***** STUDY MATERIAL

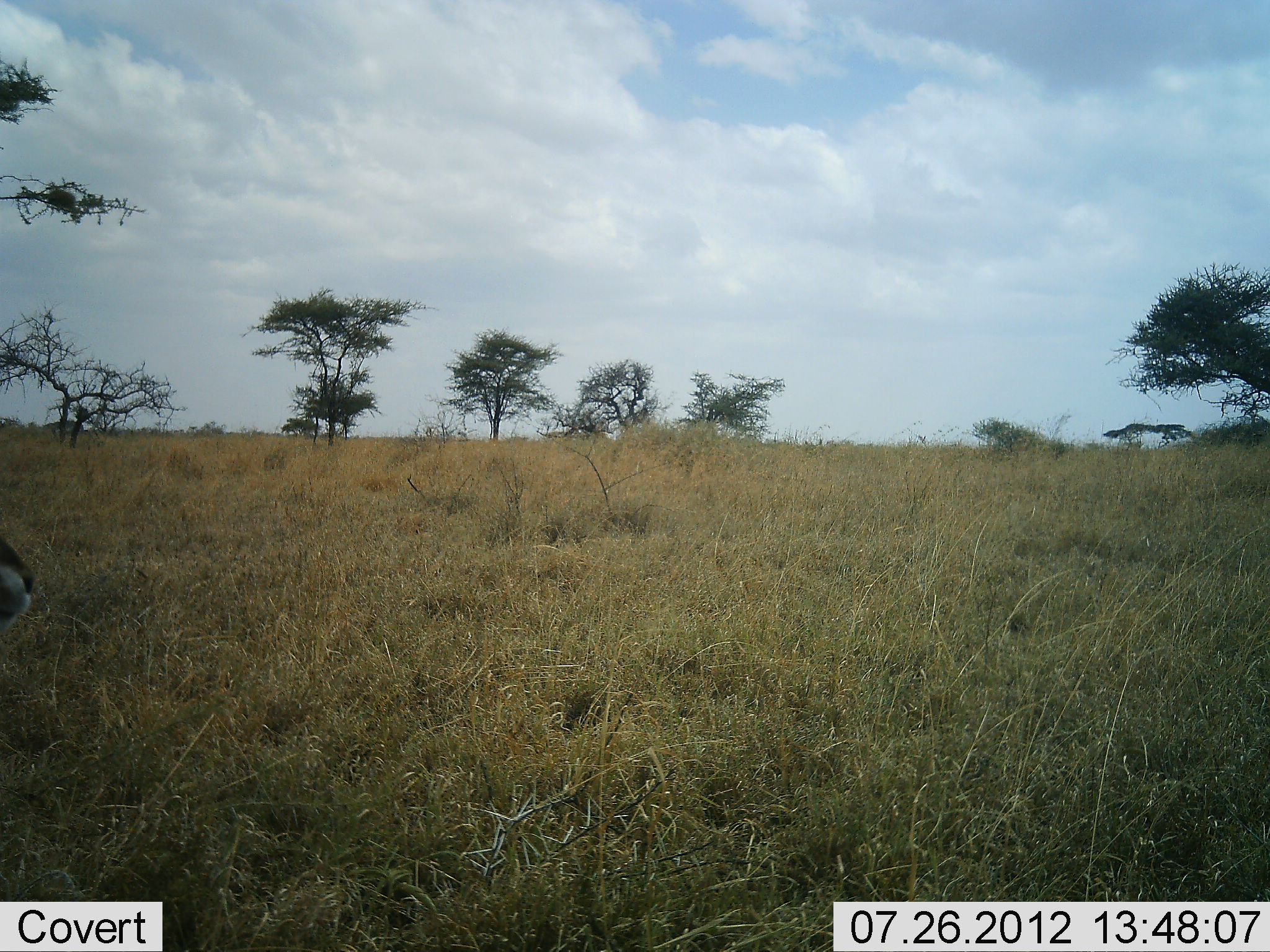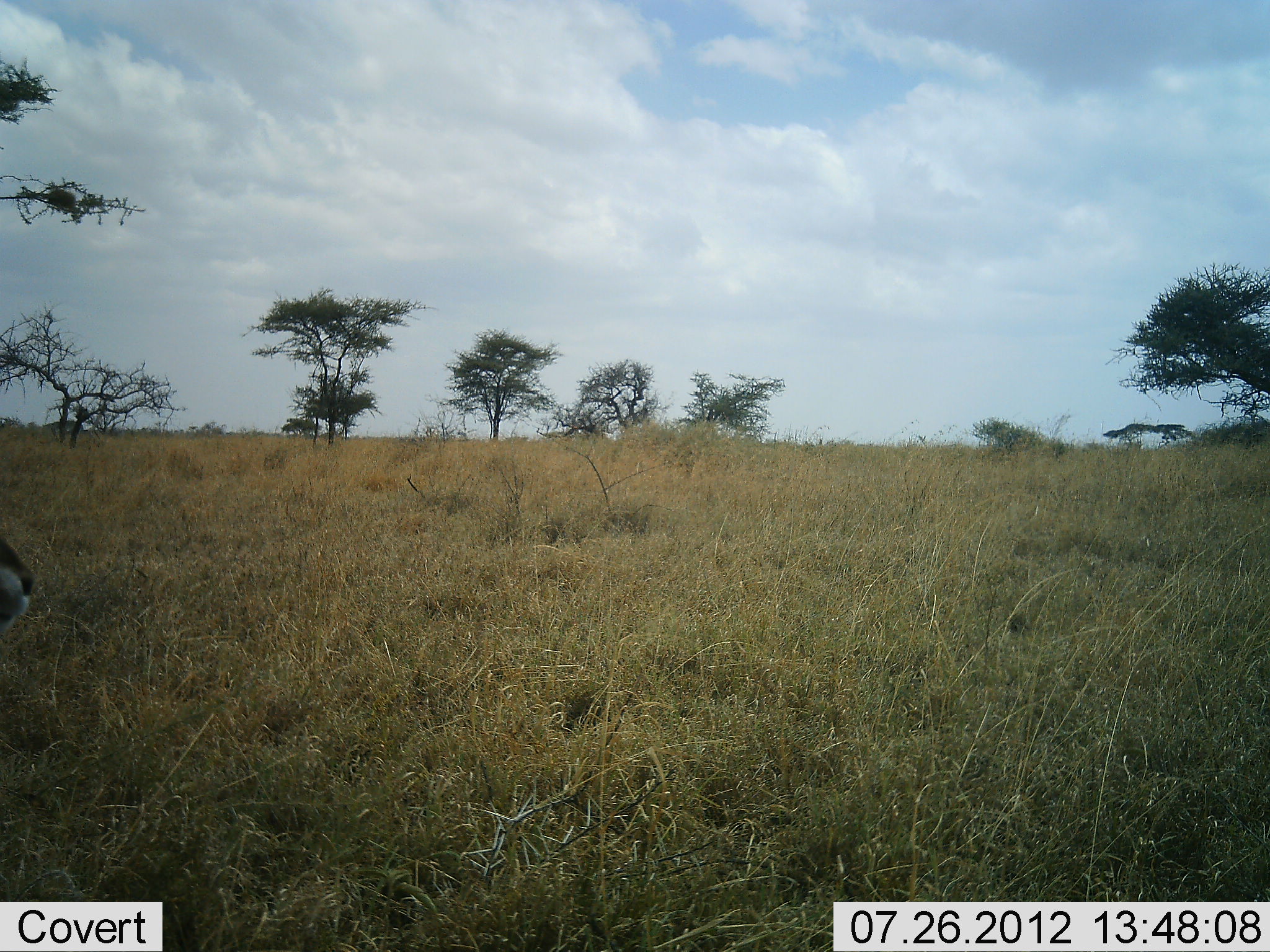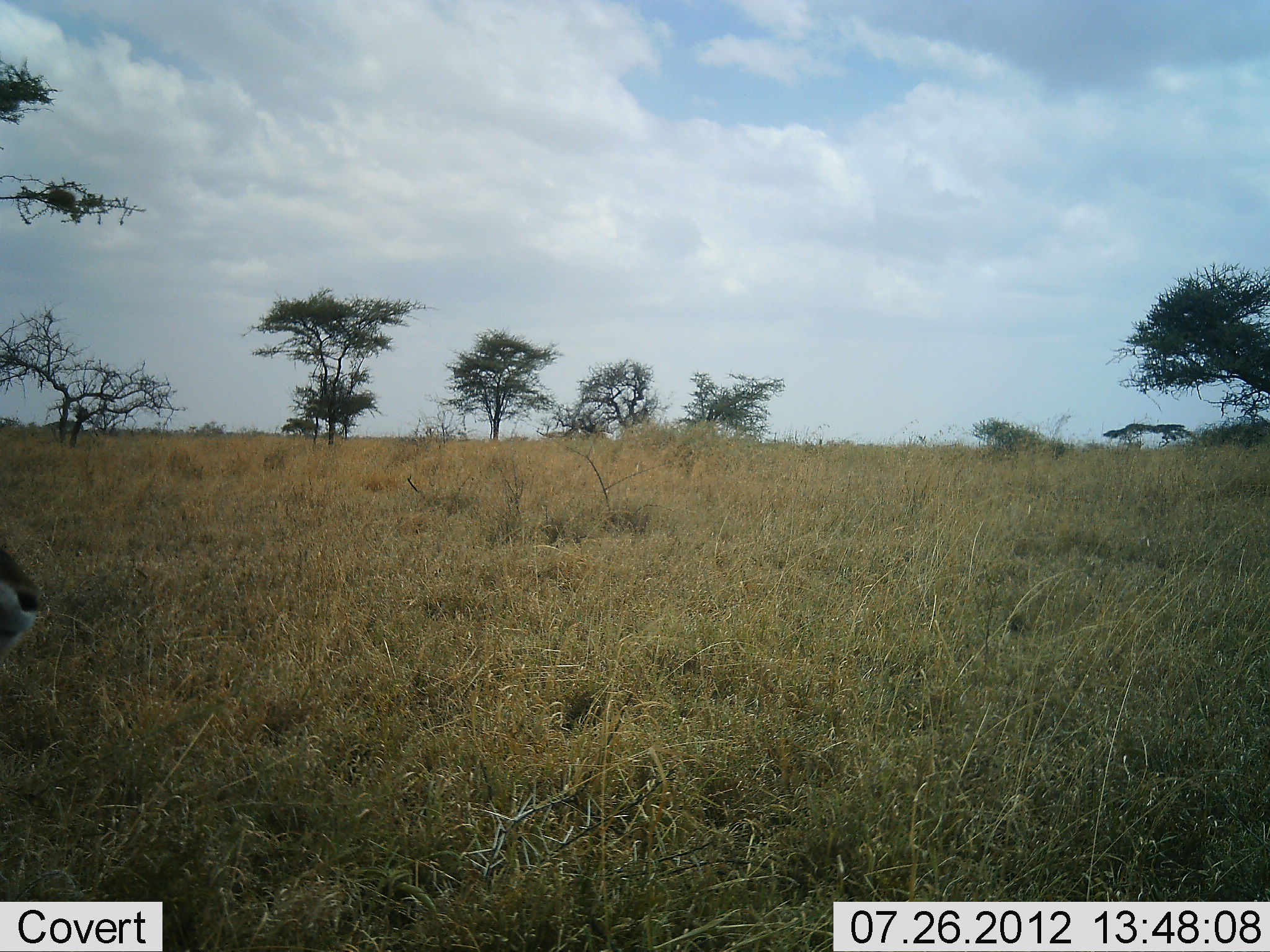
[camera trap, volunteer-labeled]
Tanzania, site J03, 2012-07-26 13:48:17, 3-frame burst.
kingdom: Animalia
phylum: Chordata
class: Mammalia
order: Carnivora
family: Felidae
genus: Panthera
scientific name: Panthera leo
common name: lion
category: lionfemale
Lionfemale (lion) (Panthera leo), count 1. Behavior (volunteer vote fractions): standing 25%, resting 75%, moving 0%, interacting 0%. Young present (vote fraction): 0%. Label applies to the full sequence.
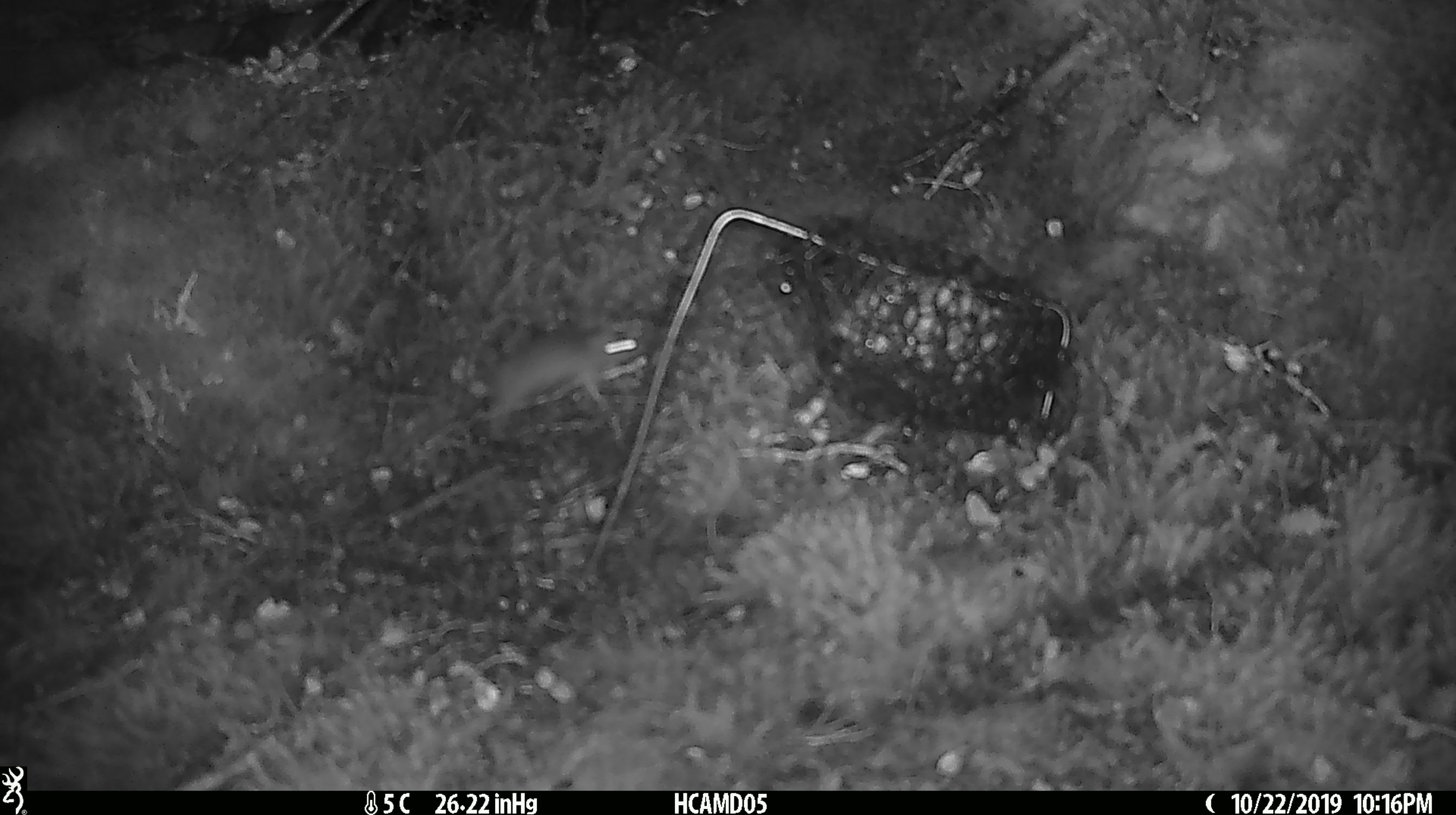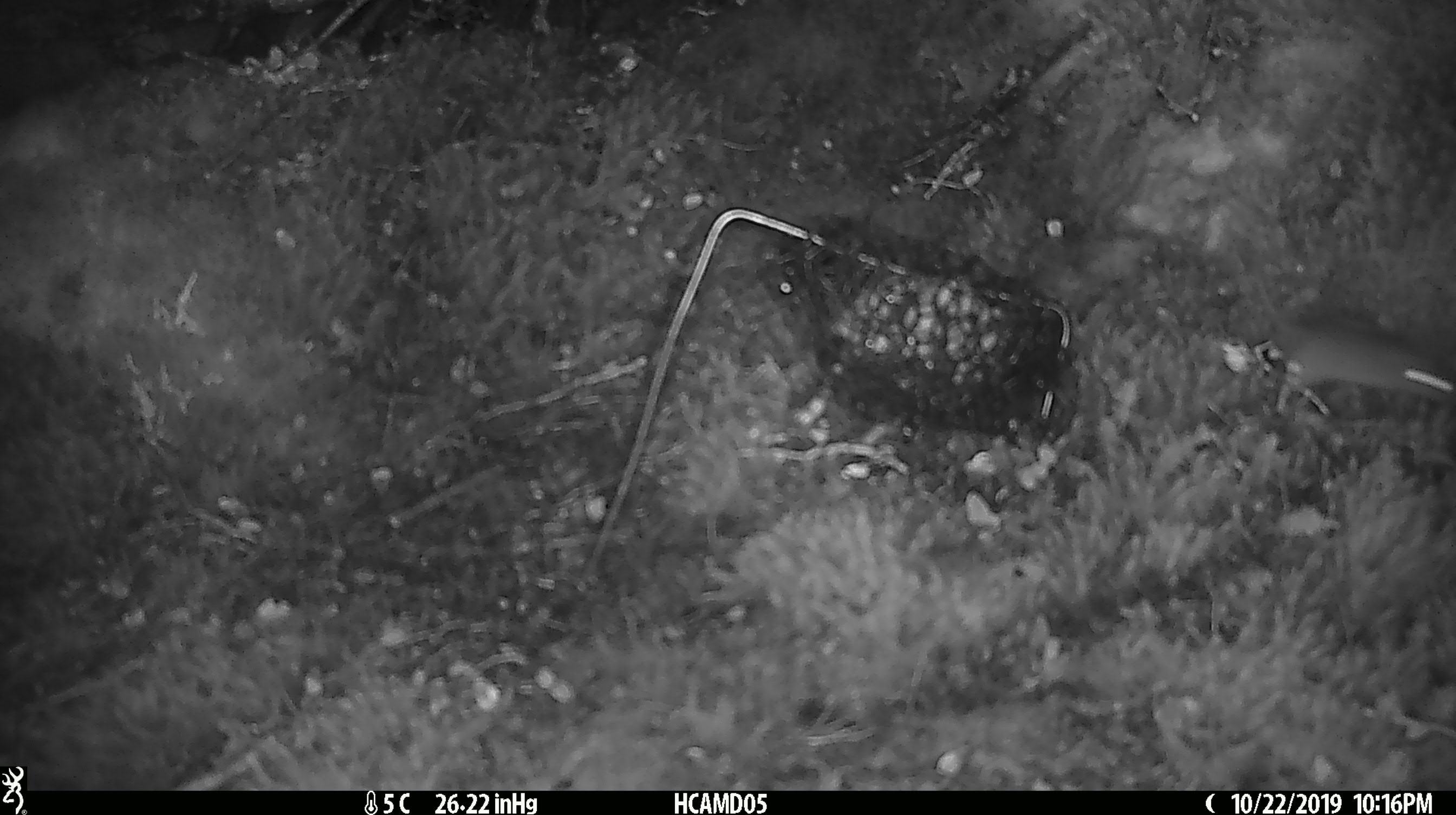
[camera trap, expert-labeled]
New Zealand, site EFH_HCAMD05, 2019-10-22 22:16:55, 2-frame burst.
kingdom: Animalia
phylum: Chordata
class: Mammalia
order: Rodentia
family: Muridae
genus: Mus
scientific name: Mus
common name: mouse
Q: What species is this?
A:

**********

*THE TASK*. Write out all the records again, exactly, minus any pictures.

*ANSWER TO THIS EXERCISE*.
[camera trap, volunteer-labeled]
Tanzania, site J03, 2012-07-26 13:48:17, 3-frame burst.
kingdom: Animalia
phylum: Chordata
class: Mammalia
order: Carnivora
family: Felidae
genus: Panthera
scientific name: Panthera leo
common name: lion
category: lionfemale
Lionfemale (lion) (Panthera leo), count 1. Behavior (volunteer vote fractions): standing 25%, resting 75%, moving 0%, interacting 0%. Young present (vote fraction): 0%. Label applies to the full sequence.
[camera trap, expert-labeled]
New Zealand, site EFH_HCAMD05, 2019-10-22 22:16:55, 2-frame burst.
kingdom: Animalia
phylum: Chordata
class: Mammalia
order: Rodentia
family: Muridae
genus: Mus
scientific name: Mus
common name: mouse
Q: What species is this?
A:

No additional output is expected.